Yes, they are three different things. Range is not in question here (which
is determined mostly by the exponent and base of the exponent). So we are
left with accuracy and resolution (back in high school I was taught the
terms accuracy and precision.). I don't know how your (accurate) statement
clarifies the matter at hand. I claim that a floating point representation
specifies precision and has nothing to say about accuracy (other than
accuracy is limited by precision).

To clarify, say a number is 175.136985. This represents my weight very
precisely, but whether it is accurate or not is a different matter.

>Most BCD systems were less prone to truncation, rounding and other
>cumulative errors within their range. Binary for the number of bits gave
>more resolution but sometimes at the expense of accuracy.

Again, I must be missing something, or perhaps it is a definitional
thing. I've given my definition for precision (or what you call
resolution) and accuracy. I claim accuracy is largely outside the scope of
a number representation. Perhaps you and others have a different
definition than I do and are also internally consistent. I'd like to hear
it, since I keep running into it and don't understand it.

As for truncation, this is exactly the example I give below. 0.1 (decimal)
is a non-repeating fraction in binary, and so might show up as
0.09999999999999 when converted back to a decimal output string. It is
very conveniently and exactly representable in BCD and so won't suffer this
type of problem. This is kind of unfair, because it just so happens that
this example has chosen a number that matches the base. Also, although it
might look wickedly different from 0.1, the error is only 10^-14.

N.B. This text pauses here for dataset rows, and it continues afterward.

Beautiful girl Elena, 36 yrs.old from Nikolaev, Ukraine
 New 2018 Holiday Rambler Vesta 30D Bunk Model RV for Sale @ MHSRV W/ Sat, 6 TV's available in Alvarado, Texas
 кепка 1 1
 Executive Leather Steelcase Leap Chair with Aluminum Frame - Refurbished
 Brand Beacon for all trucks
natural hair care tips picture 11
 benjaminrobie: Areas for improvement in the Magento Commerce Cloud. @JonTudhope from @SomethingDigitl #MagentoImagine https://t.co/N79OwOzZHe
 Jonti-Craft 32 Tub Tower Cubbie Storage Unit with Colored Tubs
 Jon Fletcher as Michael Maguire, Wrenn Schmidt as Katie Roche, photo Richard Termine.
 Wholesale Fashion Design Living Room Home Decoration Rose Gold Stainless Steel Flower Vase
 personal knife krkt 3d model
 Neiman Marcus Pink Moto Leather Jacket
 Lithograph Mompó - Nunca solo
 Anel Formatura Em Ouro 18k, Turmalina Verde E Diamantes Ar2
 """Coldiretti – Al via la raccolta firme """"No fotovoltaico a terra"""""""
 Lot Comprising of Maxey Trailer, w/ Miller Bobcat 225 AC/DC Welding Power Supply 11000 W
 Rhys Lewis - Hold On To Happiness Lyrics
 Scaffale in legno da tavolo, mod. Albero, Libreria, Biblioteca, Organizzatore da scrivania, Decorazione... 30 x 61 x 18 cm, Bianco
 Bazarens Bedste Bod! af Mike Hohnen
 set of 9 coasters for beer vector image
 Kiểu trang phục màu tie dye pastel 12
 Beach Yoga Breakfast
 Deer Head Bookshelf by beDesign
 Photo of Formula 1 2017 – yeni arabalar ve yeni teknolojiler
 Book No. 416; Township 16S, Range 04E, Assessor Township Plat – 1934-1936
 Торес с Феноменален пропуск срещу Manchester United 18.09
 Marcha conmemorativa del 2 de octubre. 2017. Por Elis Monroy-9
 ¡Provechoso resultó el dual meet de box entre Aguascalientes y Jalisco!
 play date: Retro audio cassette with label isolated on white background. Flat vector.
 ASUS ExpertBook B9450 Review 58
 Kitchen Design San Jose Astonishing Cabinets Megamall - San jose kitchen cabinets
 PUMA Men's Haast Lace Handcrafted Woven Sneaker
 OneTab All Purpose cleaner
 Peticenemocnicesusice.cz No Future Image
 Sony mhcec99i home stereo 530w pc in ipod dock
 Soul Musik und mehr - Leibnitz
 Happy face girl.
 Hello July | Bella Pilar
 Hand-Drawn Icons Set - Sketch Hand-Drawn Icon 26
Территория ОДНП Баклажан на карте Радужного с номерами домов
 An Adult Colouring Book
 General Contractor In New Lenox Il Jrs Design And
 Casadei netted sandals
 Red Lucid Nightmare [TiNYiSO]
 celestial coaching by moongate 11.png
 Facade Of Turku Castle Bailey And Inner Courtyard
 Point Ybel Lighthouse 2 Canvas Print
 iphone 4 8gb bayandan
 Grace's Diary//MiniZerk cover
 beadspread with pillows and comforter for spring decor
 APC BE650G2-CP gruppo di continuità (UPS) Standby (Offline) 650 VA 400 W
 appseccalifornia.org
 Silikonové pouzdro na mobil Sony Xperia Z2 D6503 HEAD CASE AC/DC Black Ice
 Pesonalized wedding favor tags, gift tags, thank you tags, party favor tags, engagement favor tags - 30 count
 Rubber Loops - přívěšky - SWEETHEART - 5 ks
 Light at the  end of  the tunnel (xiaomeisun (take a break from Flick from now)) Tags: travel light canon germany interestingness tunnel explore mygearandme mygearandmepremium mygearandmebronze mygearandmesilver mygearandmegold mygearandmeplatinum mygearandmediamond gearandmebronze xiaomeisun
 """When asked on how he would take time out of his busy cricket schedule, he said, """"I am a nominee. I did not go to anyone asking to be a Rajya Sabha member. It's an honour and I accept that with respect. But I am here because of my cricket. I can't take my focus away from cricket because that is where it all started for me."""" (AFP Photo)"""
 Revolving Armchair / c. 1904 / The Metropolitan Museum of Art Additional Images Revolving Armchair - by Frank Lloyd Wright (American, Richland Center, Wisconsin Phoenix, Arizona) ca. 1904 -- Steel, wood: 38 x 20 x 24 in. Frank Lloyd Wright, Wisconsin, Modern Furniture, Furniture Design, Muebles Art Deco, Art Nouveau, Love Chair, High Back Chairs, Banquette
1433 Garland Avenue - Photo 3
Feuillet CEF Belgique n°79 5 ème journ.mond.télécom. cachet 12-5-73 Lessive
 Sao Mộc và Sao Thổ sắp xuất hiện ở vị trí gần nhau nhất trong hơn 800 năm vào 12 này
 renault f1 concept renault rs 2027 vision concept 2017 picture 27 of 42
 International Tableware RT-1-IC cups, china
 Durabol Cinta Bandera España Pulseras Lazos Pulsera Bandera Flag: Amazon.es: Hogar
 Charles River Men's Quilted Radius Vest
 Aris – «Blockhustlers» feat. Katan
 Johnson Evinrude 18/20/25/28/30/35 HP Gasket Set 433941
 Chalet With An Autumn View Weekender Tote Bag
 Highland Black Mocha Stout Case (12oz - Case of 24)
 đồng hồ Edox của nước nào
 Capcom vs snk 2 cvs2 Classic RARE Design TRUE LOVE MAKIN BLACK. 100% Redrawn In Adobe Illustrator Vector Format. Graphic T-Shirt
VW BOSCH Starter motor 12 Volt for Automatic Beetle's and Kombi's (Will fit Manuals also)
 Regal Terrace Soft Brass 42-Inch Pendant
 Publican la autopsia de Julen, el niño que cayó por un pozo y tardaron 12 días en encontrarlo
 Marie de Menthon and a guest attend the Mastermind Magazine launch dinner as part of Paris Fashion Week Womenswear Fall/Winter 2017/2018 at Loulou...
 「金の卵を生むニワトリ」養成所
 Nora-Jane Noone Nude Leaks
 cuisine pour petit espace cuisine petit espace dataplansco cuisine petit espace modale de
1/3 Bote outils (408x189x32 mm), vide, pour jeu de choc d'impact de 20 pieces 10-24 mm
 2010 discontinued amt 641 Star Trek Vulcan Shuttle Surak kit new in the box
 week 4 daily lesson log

If, on the other hand, you want to know what is sin(0.1), I claim the
binary representation is more precise (and thus allows more accuracy;
accuracy here depends on the implementation of the trig algorithms and not
inherently in the number system).

The counter example is that 0.11111 (base 16) [that is, 2^-4 + 2^-8 + 2^-12
+ 2^-16 + 2^-20] is exactly representable in a binary number system, but
not in an 8B BCD number representation because there isn't enough precision
to hold all the digits.

> >So, OK, 0.1 (base 10) can't be exactly represented in a binary format, but
> >0.11111 (base 16) can't be represented exactly in an 8B BCD representation.
>
>If you meant .1 and got .11111 that would be a significant error! same for
>say meaning .1 and getting .09999.

nope, I didn't mean that at all.

maybe I should give up and take this to the alt.ieee.vs.bcd.floating-point
newsgroup. :-)


-----
Jim Battle == frustum_at_pacbell.net
Received on Sat Apr 21 2001 - 02:37:49 BST